Coffin Texts
Also known as: Middle Kingdom Coffin Texts, CT 1–1185, Egyptian Coffin Texts


A Middle Kingdom corpus of funerary spells inscribed on coffins to protect and empower the deceased, expanding royal afterlife privileges to non-royal persons and systematizing earlier Pyramid Text traditions.
Description
The Coffin Texts comprise a large collection of funerary spells and liturgies written mainly in Middle Egyptian on the interiors and exteriors of wooden coffins during the Middle Kingdom. Drawing heavily on and expanding the Old Kingdom Pyramid Texts, the corpus equips the deceased with knowledge, passwords, and divine affiliations needed to navigate the netherworld, repel dangers, and join the celestial order. The material varies in form—hymns, incantations, mythic narratives, transformation spells, topographic guides—and includes the earliest netherworld map tradition known as the Book of Two Ways. The texts both democratize access to the afterlife and codify a flexible ritual repertoire that would later be recompiled and standardized in the New Kingdom Book of the Dead.
Historiography
Preserved on coffins from sites such as el-Bersha, Asyut, and Deir el-Bersha, the corpus was first comprehensively collated and numbered in Adriaan de Buck’s seven-volume edition (CT 1–1185).

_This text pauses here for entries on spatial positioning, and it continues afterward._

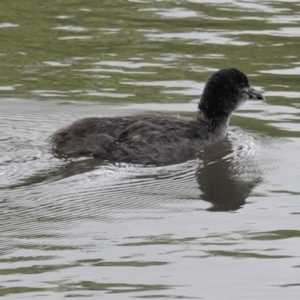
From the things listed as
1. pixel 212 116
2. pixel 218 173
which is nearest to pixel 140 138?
pixel 218 173

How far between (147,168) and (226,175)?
727 millimetres

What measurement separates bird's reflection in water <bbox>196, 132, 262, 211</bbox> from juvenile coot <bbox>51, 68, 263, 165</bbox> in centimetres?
17

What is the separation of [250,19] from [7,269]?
9202 millimetres

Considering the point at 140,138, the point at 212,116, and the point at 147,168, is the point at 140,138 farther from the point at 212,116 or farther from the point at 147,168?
the point at 212,116

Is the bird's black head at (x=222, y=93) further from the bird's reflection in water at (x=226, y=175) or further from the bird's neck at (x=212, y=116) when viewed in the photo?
the bird's reflection in water at (x=226, y=175)

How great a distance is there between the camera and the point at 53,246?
8.00 m

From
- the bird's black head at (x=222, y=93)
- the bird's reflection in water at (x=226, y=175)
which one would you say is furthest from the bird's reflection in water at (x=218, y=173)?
the bird's black head at (x=222, y=93)

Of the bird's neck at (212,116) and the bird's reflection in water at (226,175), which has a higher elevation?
the bird's neck at (212,116)

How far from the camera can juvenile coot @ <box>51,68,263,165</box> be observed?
1052 cm

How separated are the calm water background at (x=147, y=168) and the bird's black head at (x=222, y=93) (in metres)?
0.32

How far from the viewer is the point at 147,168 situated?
1034cm

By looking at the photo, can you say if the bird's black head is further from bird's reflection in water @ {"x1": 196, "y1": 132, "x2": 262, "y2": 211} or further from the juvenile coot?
bird's reflection in water @ {"x1": 196, "y1": 132, "x2": 262, "y2": 211}

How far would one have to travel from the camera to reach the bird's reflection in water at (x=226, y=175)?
373 inches

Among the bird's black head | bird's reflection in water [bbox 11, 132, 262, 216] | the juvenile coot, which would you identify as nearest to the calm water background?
bird's reflection in water [bbox 11, 132, 262, 216]
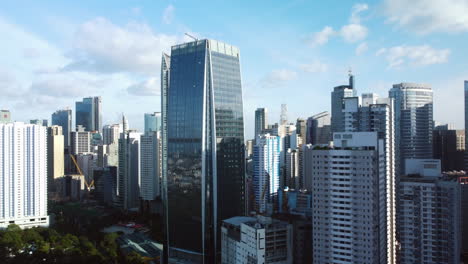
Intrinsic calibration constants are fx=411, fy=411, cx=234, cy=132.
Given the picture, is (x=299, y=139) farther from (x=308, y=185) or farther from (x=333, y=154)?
(x=333, y=154)

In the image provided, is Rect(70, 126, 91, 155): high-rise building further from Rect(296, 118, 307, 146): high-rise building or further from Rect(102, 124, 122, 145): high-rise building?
Rect(296, 118, 307, 146): high-rise building

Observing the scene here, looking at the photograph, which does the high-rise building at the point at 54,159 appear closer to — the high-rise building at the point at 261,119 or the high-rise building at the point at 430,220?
the high-rise building at the point at 261,119

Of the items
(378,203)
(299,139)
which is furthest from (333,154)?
(299,139)

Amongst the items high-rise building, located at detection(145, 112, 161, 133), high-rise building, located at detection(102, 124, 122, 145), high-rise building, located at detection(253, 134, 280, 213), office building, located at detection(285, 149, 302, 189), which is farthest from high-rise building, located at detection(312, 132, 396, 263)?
high-rise building, located at detection(102, 124, 122, 145)

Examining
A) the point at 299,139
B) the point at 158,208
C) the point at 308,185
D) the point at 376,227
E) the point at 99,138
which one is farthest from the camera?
the point at 99,138

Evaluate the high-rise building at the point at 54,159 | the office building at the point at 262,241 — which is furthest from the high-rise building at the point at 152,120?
the office building at the point at 262,241

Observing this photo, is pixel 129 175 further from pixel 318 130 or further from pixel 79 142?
pixel 79 142
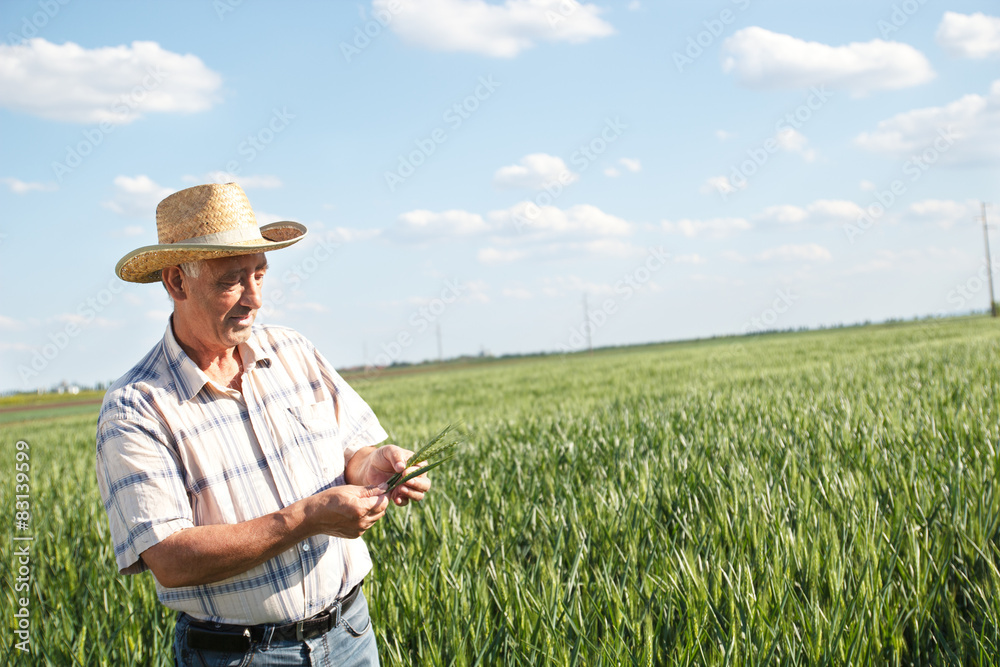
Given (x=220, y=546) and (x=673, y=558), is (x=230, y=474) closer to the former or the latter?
→ (x=220, y=546)

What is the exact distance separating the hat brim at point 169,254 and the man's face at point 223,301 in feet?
0.13

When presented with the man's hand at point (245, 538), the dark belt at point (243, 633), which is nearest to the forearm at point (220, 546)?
the man's hand at point (245, 538)

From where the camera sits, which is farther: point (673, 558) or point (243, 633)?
point (673, 558)

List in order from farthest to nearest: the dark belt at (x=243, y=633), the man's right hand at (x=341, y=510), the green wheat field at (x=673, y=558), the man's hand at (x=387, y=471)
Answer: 1. the green wheat field at (x=673, y=558)
2. the man's hand at (x=387, y=471)
3. the dark belt at (x=243, y=633)
4. the man's right hand at (x=341, y=510)

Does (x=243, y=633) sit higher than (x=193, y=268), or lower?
lower

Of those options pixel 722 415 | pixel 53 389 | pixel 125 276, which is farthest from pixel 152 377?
pixel 53 389

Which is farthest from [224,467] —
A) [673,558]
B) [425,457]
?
[673,558]

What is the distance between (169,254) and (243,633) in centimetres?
105

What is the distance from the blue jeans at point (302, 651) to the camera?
1795 millimetres

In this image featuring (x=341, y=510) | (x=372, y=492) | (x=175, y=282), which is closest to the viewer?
(x=341, y=510)

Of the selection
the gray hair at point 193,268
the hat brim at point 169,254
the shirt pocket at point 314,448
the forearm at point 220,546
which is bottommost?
the forearm at point 220,546

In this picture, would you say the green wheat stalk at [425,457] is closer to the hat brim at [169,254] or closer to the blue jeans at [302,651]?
the blue jeans at [302,651]

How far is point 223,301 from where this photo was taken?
6.08 ft

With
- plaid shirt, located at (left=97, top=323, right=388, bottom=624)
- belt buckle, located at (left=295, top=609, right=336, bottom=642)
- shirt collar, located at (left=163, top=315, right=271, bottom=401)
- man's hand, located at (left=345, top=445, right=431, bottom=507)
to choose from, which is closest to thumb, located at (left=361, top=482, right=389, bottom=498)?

Subsequent scholarship refined readings, provenances, and textual groups, with translations and lexical tools enabling comparison to the Pyramid Texts and the Book of the Dead. Discovery of additional Middle Kingdom coffins has clarified regional formularies and the layout of the Book of Two Ways. The corpus remains a touchstone for reconstructing Middle Kingdom theology, ritual praxis, and scribal transmission.
Date Notes
Developed from Old Kingdom Pyramid Texts; inscribed chiefly on Middle Kingdom coffins, with later use and adaptation into the New Kingdom Book of the Dead.
Major Characters
- Osiris
- Ra
- Anubis
- Thoth
- Nut
- Geb
- Shu
Myths
- Spells for the Afterlife
- Transformations into Birds and Serpents
- Maps and Gates of the Netherworld
- Judgment and Protection in the Duat
Facts
- Corpus chiefly inscribed on wooden coffins of non-royal persons during the Middle Kingdom.
- Standard numbering runs CT 1–1185 following de Buck’s critical edition.
- Language is predominantly Middle Egyptian, with occasional Late Egyptian features.
- Incorporates and adapts Old Kingdom Pyramid Texts while introducing new compositions.
- Earliest attested netherworld map tradition appears as the Book of Two Ways on coffin boards.
- Texts were regionalized; different workshops favored distinct spell selections and arrangements.
- Many Coffin Text spells were later reworked into the New Kingdom Book of the Dead.
- Material includes hymns, incantations, mythic narratives, and transformation formulas.
- Primary aims: protection, provisioning, vindication, safe passage, and divine assimilation.
- Archaeological provenances include Middle Egypt sites such as el-Bersha and Asyut.